Millions of companies exist.

Most of them do the same things – the same things that have been done for a long time. Their fundamental business structure and practices work just fine, as they have for years.

Here’s the problem: No structure, action, or process can be valued on its own accord.

The concept of opportunity cost makes sure that will never be the case.

Understanding Opportunity Cost

Every single decision that a business makes is at the cost of every other possible decision. This is how every business should think. This is how I think. I’m writing this guest post for for Mirasee instead of any and every other blog in the world (including Deep Existence), instead of putting it together with other content for a book, and instead of catching up on the NBA Playoffs (go Derrick Rose and the Bulls!).

Recognizing opportunity cost is the first step in true innovation – you know, the kind that changes the world and gets you rich in the process.

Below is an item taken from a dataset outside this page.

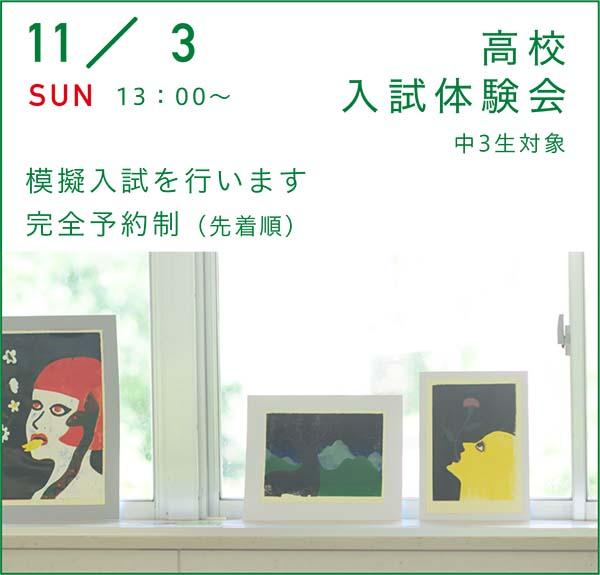 2021/11/3 高校入試体験会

When you understand opportunity cost, you begin to see the world in a very different way. It removes any definitive “best steps” to do anything, because the unknown and undiscovered lurks behind you creepily. The unknown almost always has better ways of doing things, and that is where innovation comes in.

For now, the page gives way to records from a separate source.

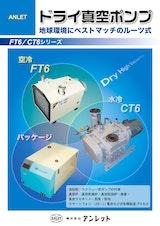 6段ルーツ式真空ポンプCT6-PCシリーズのカタログ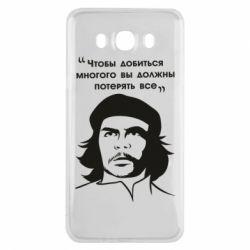 Чохол для Samsung J7 2016 Che Guevara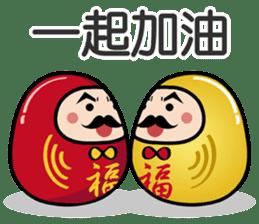 招財萌團 messages sticker-2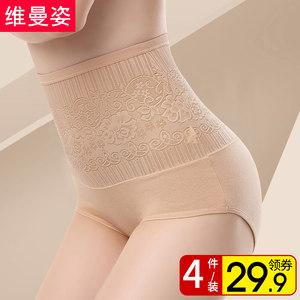 4条装 透气塑身高腰收腹内裤女士纯棉裆提臀大码棉质内裤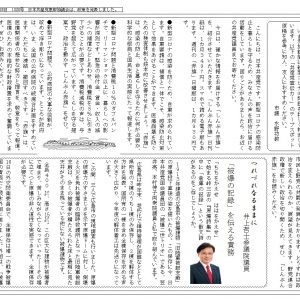 明るい恵那 4月26日号 恵那市新型コロナ対策予算について
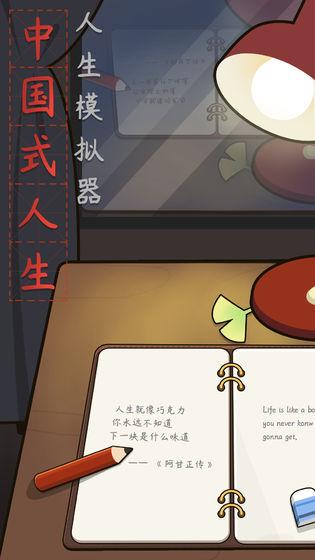 人生模拟器:中国式人生ios版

Stephen, I Don’t Have The Ability To Innovate!

If you believe it, then it is true. *scary music*

But be aware that it is a false belief and the primary reason for rampant inside-the-box thinking that dominates society. Innovation and creativity are a mindset and practice, not an exclusive gift. Consider the following true story.

A CEO of a major publishing firm hired a group of top psychologists to examine the differences between creative and uncreative employees. After a full year of research, what do you think the difference between the two groups was?

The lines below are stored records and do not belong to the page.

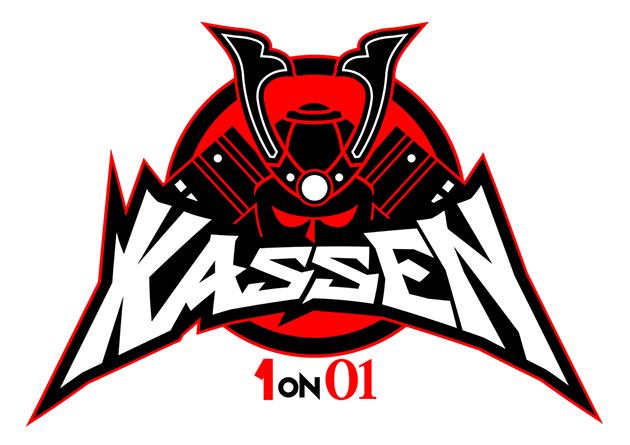 開幕する『KASSEN 〜合戦 ZERO1vsW-1 ...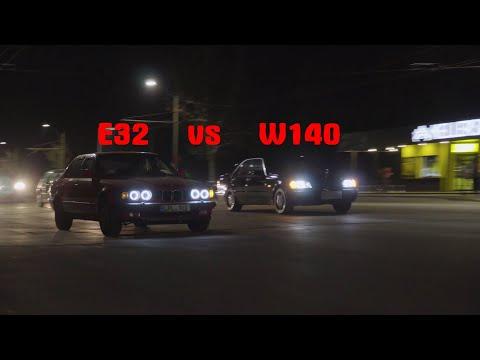 BMW E32 Vs Mercedes-Benz W140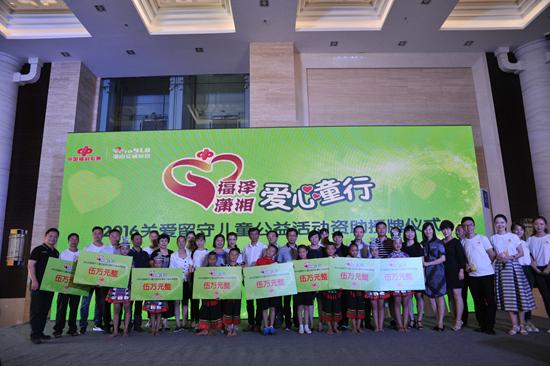 湖南省民政厅举办关爱农村留守儿童公益活动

The creative group believed they were creative and the others did not. That’s it.

Afterwards, said CEO implemented a creativity program for the uncreative employees and they became “many more times creative” than the original creative group. Everyone can be creative. Everyone can innovate.

This story is from Thinkertoys by Michael Michalko – buy this book immediately. It is my favorite book and an innovator’s bible. (Full Disclosure: This is an affiliate link and the author of this guest post will get 4% commission (about 50 cents) from Amazon if you buy it.)

How To Innovate: Practice These Techniques

The primary goal of an innovator is to improve something by thinking differently. Sometimes, just being different is enough – such as with art. Some popular artwork is so strange that I expect to see the signature as art by LSD (and sure enough, some if it is by LSD).

These techniques I’m going to suggest involve “unboxing” the mind and allowing it to realize its potential. By the way, this is elementary school in innovation. If you want middle school and up, buy Thinkertoys. Mr. Michalko will show you more advanced “thinkertoys” to help you solve problems (problem-solving is what innovation is all about).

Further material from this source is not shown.